** Your task **
Copy out the items between the line containing "Considering the point" and the line containing "72.4 inches", inclusive, reproducing each line verbatim.

** Given information **
[Start]

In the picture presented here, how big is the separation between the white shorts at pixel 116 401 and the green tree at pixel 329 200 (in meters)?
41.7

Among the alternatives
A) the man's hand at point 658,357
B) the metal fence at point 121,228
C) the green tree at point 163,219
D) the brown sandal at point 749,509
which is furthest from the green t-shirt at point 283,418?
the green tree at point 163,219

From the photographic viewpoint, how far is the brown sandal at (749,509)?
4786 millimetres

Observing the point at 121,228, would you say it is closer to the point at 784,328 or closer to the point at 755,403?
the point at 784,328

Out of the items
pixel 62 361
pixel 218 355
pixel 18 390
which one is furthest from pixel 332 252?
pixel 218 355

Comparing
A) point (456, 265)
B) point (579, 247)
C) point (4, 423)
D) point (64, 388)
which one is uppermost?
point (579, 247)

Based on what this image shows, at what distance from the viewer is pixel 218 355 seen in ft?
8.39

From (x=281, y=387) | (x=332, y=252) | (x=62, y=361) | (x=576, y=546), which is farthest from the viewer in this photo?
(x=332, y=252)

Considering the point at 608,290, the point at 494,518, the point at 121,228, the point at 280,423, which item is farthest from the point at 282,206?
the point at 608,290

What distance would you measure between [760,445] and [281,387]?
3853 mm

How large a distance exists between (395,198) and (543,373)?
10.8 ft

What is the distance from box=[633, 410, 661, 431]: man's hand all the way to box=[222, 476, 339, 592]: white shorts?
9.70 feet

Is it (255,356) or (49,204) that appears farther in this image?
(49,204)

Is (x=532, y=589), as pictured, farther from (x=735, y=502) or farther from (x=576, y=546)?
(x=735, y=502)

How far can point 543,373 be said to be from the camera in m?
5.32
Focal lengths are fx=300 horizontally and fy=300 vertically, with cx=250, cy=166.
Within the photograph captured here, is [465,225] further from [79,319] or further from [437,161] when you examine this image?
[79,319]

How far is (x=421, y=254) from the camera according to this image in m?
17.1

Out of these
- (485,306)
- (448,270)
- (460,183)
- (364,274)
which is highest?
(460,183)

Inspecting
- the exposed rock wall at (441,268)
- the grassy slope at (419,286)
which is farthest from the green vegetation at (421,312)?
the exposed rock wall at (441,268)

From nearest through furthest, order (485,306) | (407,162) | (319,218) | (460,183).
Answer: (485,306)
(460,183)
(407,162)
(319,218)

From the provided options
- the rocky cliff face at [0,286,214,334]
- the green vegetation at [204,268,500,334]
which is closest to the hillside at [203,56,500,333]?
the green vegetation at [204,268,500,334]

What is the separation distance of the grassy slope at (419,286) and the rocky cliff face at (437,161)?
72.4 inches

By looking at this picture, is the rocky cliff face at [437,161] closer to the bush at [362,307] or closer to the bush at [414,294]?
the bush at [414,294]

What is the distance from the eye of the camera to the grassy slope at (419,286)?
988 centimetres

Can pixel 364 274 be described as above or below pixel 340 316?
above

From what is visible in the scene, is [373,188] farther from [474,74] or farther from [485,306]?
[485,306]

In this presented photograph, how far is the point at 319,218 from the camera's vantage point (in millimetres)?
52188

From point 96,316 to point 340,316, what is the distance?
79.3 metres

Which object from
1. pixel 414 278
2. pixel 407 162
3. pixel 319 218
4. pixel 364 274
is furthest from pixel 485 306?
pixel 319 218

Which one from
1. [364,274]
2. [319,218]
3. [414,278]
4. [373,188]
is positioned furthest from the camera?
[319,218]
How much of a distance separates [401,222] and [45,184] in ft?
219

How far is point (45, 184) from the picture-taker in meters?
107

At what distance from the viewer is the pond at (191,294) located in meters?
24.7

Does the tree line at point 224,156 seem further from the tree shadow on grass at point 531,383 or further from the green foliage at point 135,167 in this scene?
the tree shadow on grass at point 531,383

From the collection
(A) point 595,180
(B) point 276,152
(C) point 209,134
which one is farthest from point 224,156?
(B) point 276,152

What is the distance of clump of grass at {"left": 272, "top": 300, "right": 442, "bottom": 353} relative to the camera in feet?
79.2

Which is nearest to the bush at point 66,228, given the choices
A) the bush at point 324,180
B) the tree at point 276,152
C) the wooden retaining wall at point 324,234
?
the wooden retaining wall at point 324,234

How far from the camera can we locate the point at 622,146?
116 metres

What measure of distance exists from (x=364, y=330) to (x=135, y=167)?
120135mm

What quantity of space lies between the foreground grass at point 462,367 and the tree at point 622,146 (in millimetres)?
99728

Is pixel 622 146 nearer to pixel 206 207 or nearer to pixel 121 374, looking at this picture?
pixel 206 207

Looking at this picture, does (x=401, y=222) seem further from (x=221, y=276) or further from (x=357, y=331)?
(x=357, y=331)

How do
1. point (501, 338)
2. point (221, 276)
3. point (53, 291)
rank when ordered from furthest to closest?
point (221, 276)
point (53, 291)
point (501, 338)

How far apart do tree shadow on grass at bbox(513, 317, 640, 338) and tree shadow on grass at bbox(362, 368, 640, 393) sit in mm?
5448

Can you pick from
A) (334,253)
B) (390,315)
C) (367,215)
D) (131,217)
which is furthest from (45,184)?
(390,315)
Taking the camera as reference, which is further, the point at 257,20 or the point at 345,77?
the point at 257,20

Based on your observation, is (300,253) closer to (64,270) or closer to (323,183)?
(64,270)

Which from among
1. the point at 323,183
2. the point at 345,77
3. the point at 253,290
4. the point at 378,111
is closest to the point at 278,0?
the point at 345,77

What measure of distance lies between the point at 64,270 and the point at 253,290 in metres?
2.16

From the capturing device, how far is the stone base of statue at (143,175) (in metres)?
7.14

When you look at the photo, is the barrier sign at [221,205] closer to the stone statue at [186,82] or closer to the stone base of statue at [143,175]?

[End]

** Solved exercise **
Considering the point at 608,290, the point at 494,518, the point at 121,228, the point at 280,423, which item is farthest from the point at 282,206?
the point at 608,290

What distance would you measure between [760,445] and [281,387]?
3853 mm

How large a distance exists between (395,198) and (543,373)?
10.8 ft

What is the distance from box=[633, 410, 661, 431]: man's hand all the way to box=[222, 476, 339, 592]: white shorts?
9.70 feet

Is it (255,356) or (49,204) that appears farther in this image?
(49,204)

Is (x=532, y=589), as pictured, farther from (x=735, y=502) or farther from (x=576, y=546)?
(x=735, y=502)

How far can point 543,373 be said to be from the camera in m?
5.32
Focal lengths are fx=300 horizontally and fy=300 vertically, with cx=250, cy=166.
Within the photograph captured here, is [465,225] further from [79,319] or further from [437,161] when you examine this image?
[79,319]

How far is (x=421, y=254) from the camera according to this image in m?
17.1

Out of these
- (485,306)
- (448,270)
- (460,183)
- (364,274)
which is highest?
(460,183)

Inspecting
- the exposed rock wall at (441,268)
- the grassy slope at (419,286)
which is farthest from the green vegetation at (421,312)?
the exposed rock wall at (441,268)

From nearest through furthest, order (485,306) | (407,162) | (319,218) | (460,183).
Answer: (485,306)
(460,183)
(407,162)
(319,218)

From the provided options
- the rocky cliff face at [0,286,214,334]
- the green vegetation at [204,268,500,334]
which is closest to the hillside at [203,56,500,333]?
the green vegetation at [204,268,500,334]

What is the separation distance of the grassy slope at (419,286) and the rocky cliff face at (437,161)?
72.4 inches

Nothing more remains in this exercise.